WASHINGTON – The Supreme Court on Monday declined to hear a constitutional challenge to the Pentagon’s “don’t ask, don’t tell” policy banning openly gay people from serving in the U.S. military, a move that could effectively leave it to the Obama administration to resolve the long-controversial issue.
The Supreme Court sided with the Obama administration, which had urged the justices not to hear the appeal against the policy, even though President Barack Obama is on record as opposing it. The court thus spared the administration from having to defend in court a policy that the president eventually wants to abolish pending a review by the Pentagon.

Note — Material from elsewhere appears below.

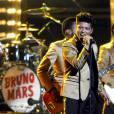 Grammy Awards obligent, le chanteur se produit avec une veste dorée sur le dos.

The case, Pietrangelo v. Gates, was filed by James Pietrangelo, a former Army captain who was discharged from the military for being gay. He was originally part of a group of 12 plaintiffs who were dismissed under the policy because of their sexual orientation. The U.S. Court of Appeals for the 1st Circuit in Boston rejected their suit last year.
Pietrangelo appealed to the Supreme Court on his own, while most of the other plaintiffs asked the court not to review the case, preferring to allow the administration to deal with the issue.

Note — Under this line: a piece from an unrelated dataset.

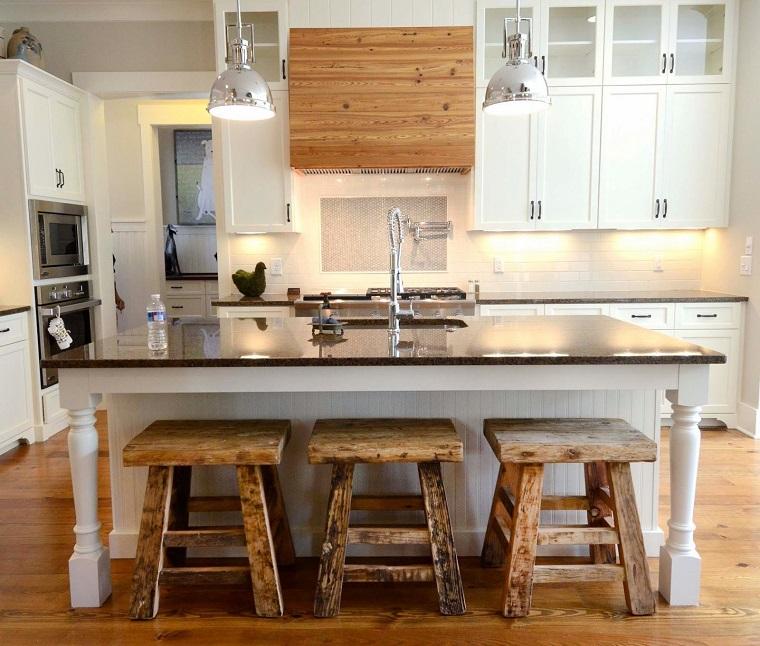 Cucine rustiche moderne una fusione di stili per un - Sgabelli in legno per cucina ...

Their position was supported by the Servicemembers Legal Defense Network (SLDN), a nonprofit group that helps military personnel affected by “don’t ask, don’t tell.” It said another case that reached the U.S. Court of Appeals for the 9th Circuit in San Francisco was a better vehicle to bring the issue before the Supreme Court.
In the 9th Circuit case, former Air Force Maj. Margaret Witt, a decorated flight nurse, was allowed to pursue her lawsuit over her dismissal. The appeals court did not declare the “don’t ask, don’t tell” policy unconstitutional but said the Air Force must prove that discharging her advanced its goals of troop readiness and unit cohesion. The court took into consideration a 2003 Supreme Court decision that struck down bans on sodomy in Texas and a dozen other states, ruling that consenting adults have a right to engage in private homosexual conduct.